= Shao Peizi =

Shao Peizi (邵裴子; 1884–1968) was a Chinese calligrapher, seal artist, educator, and economist. Shao was twice President of Zhejiang University.

==Biography==

Shao was born in Hangzhou, the capital of Zhejiang Province, in 1884 Qing Dynasty China. Shao's birthname was Wentai (闻泰), and also known as Changguang (长光). Shao studied English and economics at Nanyang Public School (南洋公学; main root of current Shanghai Jiao Tong University) in Shanghai. After graduation Shao went to USA and studied economics at Stanford University, which he graduated BA in 1909.

In the first year of Xuantong Era (1909), Shao went back to China, and became a lecturer of English at Zhejiang Advanced College (current Zhejiang University) in Hangzhou. He later became provost and then president of the college.

In 1913, Shao went to Beijing and served as a senior official in the Minister of Finance. He was also a professor of English and the provost of the University of Law and Politics (法政大学) in Beijing.

Just before the Northern Expedition, Shao again went back to Hangzhou, became a professor and later the dean of the School of Science and Arts at Zhejiang University. In November 1928, Shao became the Vice-president of Zhejiang University (then called National 3rd Sun Yat-sen University). From July 1930 to November 1931, Shao served the President of Zhejiang University.

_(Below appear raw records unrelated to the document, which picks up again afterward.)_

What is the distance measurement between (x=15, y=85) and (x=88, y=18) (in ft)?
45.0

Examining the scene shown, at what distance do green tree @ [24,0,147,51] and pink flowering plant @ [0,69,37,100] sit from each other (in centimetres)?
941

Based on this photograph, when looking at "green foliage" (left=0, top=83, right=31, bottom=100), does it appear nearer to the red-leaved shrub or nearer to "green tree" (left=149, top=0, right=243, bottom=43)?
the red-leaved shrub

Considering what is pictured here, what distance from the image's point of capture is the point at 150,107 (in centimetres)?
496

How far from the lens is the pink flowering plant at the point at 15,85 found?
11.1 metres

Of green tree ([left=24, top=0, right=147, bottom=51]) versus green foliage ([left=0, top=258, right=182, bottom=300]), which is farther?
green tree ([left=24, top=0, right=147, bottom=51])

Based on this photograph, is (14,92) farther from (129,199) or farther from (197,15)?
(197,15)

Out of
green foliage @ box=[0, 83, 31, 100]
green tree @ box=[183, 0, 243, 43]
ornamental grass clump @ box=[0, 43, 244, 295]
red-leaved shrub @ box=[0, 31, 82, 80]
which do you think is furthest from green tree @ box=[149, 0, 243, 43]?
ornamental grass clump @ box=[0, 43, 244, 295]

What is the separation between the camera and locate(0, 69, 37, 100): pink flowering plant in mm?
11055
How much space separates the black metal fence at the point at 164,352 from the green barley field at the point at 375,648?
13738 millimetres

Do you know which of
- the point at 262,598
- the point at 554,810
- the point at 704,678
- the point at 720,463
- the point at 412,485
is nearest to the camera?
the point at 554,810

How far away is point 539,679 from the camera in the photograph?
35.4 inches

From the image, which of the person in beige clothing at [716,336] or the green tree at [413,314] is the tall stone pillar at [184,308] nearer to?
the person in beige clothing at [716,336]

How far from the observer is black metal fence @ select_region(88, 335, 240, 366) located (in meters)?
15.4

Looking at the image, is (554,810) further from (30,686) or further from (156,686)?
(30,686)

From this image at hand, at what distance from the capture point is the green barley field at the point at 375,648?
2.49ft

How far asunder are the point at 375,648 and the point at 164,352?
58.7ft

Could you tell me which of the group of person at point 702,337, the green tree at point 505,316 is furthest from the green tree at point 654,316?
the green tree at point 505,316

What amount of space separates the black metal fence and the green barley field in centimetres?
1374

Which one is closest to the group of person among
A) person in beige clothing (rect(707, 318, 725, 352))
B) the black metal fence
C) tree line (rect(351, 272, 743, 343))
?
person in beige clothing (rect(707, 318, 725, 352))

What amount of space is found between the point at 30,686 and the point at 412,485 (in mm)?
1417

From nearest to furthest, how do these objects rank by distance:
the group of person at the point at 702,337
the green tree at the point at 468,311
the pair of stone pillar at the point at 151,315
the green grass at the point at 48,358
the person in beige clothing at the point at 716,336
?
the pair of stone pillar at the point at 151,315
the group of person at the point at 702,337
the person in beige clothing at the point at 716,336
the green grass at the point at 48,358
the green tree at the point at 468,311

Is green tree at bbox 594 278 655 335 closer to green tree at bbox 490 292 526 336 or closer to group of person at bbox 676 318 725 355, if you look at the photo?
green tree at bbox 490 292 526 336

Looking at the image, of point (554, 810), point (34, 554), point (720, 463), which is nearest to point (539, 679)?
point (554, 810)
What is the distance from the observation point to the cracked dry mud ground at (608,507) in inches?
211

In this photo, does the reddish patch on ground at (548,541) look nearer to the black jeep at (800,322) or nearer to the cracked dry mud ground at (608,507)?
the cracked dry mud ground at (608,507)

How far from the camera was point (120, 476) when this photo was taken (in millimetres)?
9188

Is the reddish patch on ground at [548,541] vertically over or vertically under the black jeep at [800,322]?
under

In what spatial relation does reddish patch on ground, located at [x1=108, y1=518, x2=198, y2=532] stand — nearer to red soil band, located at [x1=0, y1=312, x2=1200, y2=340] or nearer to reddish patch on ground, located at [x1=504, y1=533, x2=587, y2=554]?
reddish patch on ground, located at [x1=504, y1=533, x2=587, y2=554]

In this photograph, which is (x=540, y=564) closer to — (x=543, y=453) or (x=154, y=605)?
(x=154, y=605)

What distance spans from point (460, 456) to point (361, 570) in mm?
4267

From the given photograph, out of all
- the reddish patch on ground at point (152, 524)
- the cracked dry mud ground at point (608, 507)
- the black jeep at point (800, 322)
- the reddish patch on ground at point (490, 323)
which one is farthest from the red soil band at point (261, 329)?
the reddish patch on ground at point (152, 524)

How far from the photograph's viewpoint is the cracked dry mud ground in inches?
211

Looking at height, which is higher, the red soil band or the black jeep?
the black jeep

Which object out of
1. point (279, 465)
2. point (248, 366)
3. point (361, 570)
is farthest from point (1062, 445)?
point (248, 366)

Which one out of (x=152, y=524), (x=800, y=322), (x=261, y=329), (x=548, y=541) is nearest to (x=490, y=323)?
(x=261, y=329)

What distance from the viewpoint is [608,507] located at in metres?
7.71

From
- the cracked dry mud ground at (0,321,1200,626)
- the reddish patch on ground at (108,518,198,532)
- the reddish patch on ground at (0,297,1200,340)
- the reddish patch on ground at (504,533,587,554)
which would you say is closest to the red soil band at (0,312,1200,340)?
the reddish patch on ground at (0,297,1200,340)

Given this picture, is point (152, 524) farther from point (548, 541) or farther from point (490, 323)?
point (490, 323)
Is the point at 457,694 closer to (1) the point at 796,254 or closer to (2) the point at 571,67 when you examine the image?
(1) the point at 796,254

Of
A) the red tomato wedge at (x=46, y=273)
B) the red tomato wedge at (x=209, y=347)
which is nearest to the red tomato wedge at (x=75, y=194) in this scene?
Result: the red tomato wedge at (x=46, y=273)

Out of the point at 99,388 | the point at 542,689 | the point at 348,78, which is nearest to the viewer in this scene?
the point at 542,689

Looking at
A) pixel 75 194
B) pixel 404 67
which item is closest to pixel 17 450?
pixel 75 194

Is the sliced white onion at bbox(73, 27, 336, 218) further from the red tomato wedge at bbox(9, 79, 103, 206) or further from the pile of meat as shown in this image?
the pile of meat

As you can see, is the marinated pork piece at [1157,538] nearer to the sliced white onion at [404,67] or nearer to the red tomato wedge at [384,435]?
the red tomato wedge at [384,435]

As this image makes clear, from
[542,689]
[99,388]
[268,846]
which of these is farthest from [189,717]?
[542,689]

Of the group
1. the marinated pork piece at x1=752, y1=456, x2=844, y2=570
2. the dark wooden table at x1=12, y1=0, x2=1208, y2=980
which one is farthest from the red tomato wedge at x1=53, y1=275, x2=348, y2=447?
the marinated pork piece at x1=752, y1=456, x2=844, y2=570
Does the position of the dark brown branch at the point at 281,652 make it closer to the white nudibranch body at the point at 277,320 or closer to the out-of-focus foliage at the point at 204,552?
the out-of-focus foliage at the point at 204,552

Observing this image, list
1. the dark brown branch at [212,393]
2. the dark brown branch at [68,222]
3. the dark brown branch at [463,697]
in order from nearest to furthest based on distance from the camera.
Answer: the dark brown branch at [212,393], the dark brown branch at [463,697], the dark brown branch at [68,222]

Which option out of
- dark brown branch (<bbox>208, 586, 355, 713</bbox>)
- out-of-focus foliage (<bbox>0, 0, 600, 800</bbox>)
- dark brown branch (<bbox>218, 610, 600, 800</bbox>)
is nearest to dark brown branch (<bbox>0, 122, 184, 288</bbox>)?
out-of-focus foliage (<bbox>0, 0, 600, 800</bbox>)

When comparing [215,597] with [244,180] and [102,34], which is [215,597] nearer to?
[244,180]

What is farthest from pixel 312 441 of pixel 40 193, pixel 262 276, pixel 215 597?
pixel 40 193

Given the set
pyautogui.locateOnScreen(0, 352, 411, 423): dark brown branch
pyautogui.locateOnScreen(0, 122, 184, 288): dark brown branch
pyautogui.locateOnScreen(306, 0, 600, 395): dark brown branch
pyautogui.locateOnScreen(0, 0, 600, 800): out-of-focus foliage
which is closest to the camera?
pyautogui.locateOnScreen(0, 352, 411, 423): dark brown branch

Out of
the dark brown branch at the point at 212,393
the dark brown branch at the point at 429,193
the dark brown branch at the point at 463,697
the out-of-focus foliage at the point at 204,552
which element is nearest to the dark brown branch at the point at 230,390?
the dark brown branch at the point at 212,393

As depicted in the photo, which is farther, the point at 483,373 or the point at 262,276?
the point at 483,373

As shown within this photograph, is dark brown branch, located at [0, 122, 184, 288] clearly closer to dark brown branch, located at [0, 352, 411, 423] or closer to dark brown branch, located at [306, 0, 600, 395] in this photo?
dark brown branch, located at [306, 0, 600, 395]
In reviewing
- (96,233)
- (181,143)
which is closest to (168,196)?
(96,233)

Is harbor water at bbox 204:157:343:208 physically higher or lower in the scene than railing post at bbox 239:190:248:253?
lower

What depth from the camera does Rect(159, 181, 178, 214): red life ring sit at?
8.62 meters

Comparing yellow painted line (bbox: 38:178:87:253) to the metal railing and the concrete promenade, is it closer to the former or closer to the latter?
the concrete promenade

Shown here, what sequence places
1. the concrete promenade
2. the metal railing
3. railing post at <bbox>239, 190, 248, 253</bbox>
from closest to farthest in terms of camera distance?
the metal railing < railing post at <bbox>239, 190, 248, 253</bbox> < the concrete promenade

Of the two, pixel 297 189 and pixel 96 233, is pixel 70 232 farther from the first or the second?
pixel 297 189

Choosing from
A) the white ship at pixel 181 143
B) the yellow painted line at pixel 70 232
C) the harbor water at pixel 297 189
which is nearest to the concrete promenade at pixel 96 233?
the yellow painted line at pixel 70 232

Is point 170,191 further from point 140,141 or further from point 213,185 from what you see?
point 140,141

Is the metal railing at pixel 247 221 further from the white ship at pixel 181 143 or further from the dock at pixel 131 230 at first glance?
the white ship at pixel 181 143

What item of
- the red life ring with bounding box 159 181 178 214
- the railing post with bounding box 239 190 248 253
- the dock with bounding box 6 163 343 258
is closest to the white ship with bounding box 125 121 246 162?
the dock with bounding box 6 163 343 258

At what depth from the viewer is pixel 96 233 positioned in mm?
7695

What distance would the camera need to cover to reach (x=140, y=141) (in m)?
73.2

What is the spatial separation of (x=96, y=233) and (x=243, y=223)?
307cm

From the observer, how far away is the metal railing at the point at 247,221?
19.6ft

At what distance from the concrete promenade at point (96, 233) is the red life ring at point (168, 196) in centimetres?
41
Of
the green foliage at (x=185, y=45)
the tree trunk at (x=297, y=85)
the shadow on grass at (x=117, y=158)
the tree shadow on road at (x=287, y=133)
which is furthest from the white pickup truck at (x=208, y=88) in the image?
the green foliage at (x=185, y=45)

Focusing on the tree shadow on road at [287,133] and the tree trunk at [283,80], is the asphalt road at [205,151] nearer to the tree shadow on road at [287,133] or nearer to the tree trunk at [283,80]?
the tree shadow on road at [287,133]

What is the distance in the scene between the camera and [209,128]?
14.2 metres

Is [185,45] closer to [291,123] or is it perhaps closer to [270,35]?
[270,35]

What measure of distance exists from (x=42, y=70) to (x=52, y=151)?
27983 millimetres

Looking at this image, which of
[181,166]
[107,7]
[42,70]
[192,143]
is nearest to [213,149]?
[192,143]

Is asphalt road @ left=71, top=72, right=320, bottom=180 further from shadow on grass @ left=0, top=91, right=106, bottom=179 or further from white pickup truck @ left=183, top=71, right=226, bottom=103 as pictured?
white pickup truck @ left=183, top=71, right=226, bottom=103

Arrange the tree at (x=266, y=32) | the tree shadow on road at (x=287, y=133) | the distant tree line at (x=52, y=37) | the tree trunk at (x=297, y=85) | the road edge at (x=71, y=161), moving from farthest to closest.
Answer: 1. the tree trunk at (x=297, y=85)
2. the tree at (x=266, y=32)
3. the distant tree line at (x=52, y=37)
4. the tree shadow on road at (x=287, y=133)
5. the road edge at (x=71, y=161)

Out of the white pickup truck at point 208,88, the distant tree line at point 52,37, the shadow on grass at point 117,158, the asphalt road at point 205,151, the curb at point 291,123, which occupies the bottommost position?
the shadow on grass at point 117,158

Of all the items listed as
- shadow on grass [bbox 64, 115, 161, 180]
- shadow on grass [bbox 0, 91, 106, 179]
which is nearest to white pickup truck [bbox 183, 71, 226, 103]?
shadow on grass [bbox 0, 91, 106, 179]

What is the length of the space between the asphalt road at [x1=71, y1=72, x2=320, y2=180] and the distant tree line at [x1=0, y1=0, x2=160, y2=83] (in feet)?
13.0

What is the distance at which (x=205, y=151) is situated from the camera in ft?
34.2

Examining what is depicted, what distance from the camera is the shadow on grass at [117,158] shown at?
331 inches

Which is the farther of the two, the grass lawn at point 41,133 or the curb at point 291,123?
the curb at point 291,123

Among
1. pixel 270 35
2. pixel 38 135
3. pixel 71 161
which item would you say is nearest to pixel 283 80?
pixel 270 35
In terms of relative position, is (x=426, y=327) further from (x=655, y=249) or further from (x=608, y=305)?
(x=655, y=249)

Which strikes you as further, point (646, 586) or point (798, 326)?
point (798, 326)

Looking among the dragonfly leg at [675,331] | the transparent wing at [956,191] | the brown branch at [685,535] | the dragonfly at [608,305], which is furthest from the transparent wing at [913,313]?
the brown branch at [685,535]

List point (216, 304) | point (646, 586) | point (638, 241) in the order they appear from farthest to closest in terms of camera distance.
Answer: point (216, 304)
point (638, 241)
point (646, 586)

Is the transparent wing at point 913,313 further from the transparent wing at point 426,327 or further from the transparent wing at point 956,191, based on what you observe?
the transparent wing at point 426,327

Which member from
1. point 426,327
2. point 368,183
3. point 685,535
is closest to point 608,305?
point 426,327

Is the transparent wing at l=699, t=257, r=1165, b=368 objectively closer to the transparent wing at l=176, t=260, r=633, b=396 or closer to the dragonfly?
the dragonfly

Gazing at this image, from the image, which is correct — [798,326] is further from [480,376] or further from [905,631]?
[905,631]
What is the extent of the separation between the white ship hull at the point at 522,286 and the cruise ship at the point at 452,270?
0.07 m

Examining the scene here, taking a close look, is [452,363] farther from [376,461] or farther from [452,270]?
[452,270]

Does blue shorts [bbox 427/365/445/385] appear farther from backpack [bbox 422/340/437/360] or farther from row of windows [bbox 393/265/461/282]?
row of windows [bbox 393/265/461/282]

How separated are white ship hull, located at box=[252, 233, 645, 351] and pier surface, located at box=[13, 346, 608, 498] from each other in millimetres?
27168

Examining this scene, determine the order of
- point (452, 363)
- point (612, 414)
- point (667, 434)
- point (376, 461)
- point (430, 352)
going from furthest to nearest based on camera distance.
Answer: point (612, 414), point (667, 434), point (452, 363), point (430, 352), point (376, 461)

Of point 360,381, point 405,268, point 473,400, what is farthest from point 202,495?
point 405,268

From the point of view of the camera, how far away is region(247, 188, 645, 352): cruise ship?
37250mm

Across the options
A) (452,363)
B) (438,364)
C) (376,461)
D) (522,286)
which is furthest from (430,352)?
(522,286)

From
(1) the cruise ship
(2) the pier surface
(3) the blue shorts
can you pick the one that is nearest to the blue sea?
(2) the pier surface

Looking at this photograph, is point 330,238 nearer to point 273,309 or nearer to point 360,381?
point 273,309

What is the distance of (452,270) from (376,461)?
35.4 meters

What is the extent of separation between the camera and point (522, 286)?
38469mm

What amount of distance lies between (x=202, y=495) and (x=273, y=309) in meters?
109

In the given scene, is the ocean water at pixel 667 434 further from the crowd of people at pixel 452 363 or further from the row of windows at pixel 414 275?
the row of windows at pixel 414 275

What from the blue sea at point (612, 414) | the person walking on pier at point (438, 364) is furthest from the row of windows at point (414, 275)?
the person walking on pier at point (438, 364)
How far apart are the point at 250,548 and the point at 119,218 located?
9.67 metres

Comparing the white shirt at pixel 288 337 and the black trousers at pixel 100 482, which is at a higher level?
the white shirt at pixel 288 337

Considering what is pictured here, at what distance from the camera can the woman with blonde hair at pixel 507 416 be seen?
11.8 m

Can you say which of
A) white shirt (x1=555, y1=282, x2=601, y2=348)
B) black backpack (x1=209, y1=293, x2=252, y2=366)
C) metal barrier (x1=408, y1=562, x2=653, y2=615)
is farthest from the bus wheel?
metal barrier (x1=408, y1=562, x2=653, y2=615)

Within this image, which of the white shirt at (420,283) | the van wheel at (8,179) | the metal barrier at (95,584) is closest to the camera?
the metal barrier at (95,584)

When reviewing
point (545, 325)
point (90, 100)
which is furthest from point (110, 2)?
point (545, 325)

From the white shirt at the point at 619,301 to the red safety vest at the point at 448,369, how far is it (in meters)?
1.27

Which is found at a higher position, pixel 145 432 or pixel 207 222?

When Chiang Kai-shek was inspecting Zhejiang University, Shao was encouraged to join Kuomintang, which was refused by Shao. Shao was squeezed out by Kuomintang Central Club and left Zhejiang University in 1935, but still lived in Hangzhou.

Shao later worked for the Commercial Press in Shanghai. During the Second Sino-Japanese War, Shao served senator of Zhejiang Provincial Government, and was a director of the board of Zhejiang Bank.

After 1949, Shao was the Director-general of Zhejiang Cultural Relic Management Committee (浙江省文物管理委员会). Shao was a standing member and later director of the Revolutionary Committee of the Kuomintang Zhejiang Branch. Shao was the Vice-president of Zhejiang Research Institute of Literature and History (浙江省文史研究馆). Shao was a member of both Chinese People's Political Consultative Conference and National People’s Congress.

==Art==

Shao was a famous calligraphist and seal maker in China. He was quite accomplished in both regular script and semi-cursive script. His style is described as deep, powerful, clear, and smart (沉雄清灵), and is considered close to Li Beihai (李北海)'s style.